Check your understanding =
1) According to the news report on Marcia Peters's ovarian cancer, what happens to the live cancer cells taken from a patient in the personalized test?
2) Extend the news report on Marcia Peters's ovarian cancer and personalized chemotherapy testing, starting after its final sentence.

Source document =

_ _ _ _ _

PITTSBURGH (KDKA) - Last November, Marcia Peters thought her celiac disease acting up.

"I had bloating, I had gas, I had bowel problems, didn't have much of an appetite," she said.

Then, she noticed extreme fatigue. After a series of tests, her doctors diagnosed her with ovarian cancer and treated her with surgery and chemotherapy.

"I was taking the carbotaxol, and it did its job," she said.

But eight months later, she thought she had a stomach virus.

"When the CT scan results were in, there was something showing," she said.

The disease had come back. In this situation, what treatment would be best for her?

The usual way doctors choose cancer drugs is based on what works on the majority of people. But, the majority isn't everybody.

"If we treat 10 people, we know it's going to work in six to eight of those people, we know it's not going to work in two to four," Dr. Thomas Krivak, a gynecological oncologist with the Allegheny Health Network, said. "Just as we're unique individuals, everybody's cancer is going to be a little bit different."

A different approach is more personalized testing before treatment.

The test is done on the South Side. Live cancer cells from the patient are grown in petri dishes, and then different chemo drugs are tested on them.

Based on the results, doctors can pick the best combination of medicines to kill the cancer.

But, how do we know that cells in a petri dish will react the same way as cells in the body?

_ _ _ _ _

Available data =
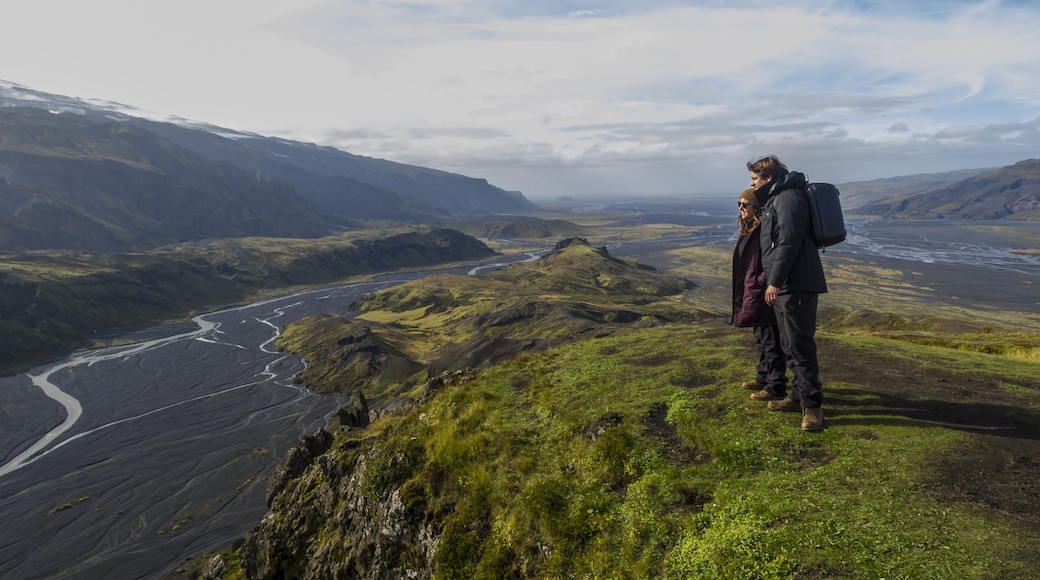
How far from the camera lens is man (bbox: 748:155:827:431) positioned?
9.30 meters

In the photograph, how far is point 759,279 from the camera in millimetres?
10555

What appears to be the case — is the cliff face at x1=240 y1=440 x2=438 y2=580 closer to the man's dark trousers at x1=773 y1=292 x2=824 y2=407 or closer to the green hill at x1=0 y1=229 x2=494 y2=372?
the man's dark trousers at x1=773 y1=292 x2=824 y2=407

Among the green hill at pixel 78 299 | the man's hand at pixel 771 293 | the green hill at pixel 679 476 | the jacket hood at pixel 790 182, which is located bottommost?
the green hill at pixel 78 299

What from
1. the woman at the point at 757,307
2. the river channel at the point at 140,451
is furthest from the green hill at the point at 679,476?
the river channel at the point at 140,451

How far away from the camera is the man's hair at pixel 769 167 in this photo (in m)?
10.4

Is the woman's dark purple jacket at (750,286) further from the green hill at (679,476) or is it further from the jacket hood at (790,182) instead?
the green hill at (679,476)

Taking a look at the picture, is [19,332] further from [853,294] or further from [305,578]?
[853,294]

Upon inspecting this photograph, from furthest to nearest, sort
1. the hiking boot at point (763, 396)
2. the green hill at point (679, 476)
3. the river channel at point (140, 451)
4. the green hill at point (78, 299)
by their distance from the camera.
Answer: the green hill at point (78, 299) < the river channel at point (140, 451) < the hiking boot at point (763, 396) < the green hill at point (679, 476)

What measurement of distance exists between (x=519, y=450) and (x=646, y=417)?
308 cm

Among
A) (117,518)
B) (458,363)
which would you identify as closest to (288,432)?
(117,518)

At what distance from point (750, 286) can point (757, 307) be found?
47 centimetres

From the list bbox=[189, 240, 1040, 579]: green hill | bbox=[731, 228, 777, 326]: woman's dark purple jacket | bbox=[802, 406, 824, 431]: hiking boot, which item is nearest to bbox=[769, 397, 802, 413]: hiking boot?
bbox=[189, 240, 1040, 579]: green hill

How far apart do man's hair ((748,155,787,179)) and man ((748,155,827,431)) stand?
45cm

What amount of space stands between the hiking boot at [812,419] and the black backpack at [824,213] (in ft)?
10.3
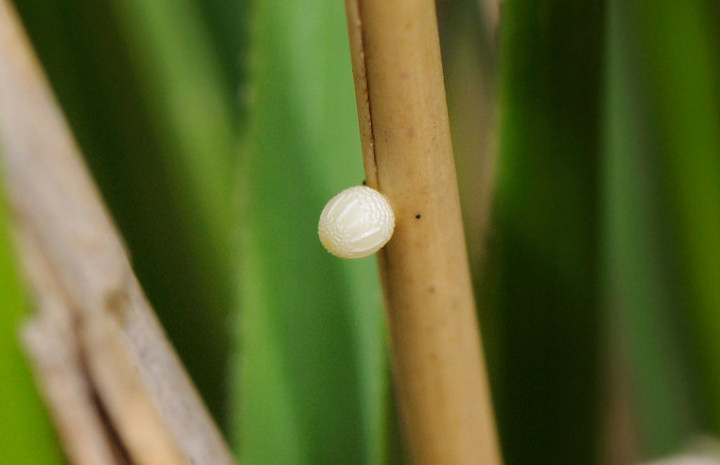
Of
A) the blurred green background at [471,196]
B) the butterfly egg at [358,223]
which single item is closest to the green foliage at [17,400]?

_ _ _ _ _

Answers by task =
1) The cells are grown in petri dishes, and different chemo drugs are then tested on them.

2)
To answer that, the test was studied in 262 patients with recurrent ovarian cancer at multiple medical centers over seven years. By tailoring the chemo drugs to fit the cancer, patients lived an average of 14 months longer.

"For ovarian cancer, 14 months is a lot of time. It's another couple Christmas holidays," Dr. Krivak said. "With improvements in technology, we're starting to get this data that is really helping people live longer."

He said the $3,500 test is covered by insurance. And it can save tens of thousands of dollars in treatments that may not work.

"We can move to the paradigm that cancer is tested before we put these patients through these very challenging, difficult treatments," Sean McDonald of Precision Therapeutics, the company that does the testing, said. "We really see us on the cutting edge of personalized medicine."

It's medicine that Marcia hopes will give her what she wants the most.

"I need a lot of more years to see my kids have kids and know what it means to be parents," she said. "I don't want two years, I want 20."